● EXERCISE
Copy the lines below verbatim, omitting the pictures.

● MATERIAL PROVIDED
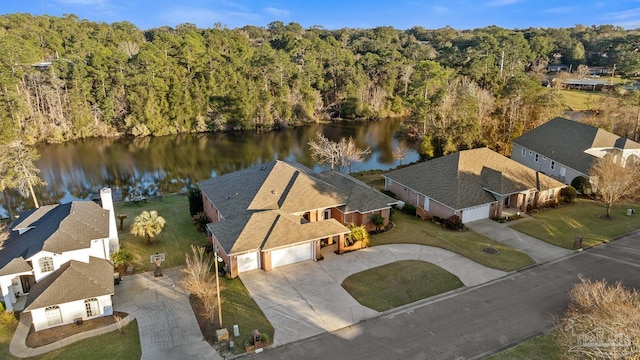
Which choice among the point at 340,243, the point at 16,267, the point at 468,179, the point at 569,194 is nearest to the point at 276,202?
the point at 340,243

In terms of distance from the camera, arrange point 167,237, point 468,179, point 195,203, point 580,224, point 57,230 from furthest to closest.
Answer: point 468,179
point 195,203
point 580,224
point 167,237
point 57,230

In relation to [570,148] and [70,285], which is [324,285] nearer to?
[70,285]

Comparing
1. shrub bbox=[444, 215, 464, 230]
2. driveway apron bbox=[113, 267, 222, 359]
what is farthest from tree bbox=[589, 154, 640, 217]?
driveway apron bbox=[113, 267, 222, 359]

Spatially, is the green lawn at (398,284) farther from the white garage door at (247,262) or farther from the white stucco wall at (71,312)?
the white stucco wall at (71,312)

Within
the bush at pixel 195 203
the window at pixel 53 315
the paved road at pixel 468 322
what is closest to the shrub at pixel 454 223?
the paved road at pixel 468 322

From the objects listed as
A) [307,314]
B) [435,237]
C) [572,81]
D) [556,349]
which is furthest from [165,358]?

● EXERCISE RESULT
Which choice among the point at 340,243, the point at 16,267, the point at 468,179, the point at 569,194 is nearest to the point at 276,202?
the point at 340,243

In terms of distance from the camera, arrange point 167,237, point 468,179, point 195,203, point 580,224, point 57,230 from furthest to closest.
Answer: point 468,179
point 195,203
point 580,224
point 167,237
point 57,230

In relation to [570,148] and [70,285], which is [324,285] nearer to?
[70,285]

Comparing
1. shrub bbox=[444, 215, 464, 230]
2. driveway apron bbox=[113, 267, 222, 359]
what is farthest from tree bbox=[589, 154, 640, 217]?
driveway apron bbox=[113, 267, 222, 359]

Spatially, is the green lawn at (398,284) farther from the white garage door at (247,262) or farther from the white stucco wall at (71,312)?
the white stucco wall at (71,312)

Within
the bush at pixel 195 203
the window at pixel 53 315
the paved road at pixel 468 322
what is closest to the shrub at pixel 454 223?
the paved road at pixel 468 322

From the objects listed as
A) [307,314]
B) [435,237]
C) [572,81]
D) [556,349]
which is furthest from [165,358]?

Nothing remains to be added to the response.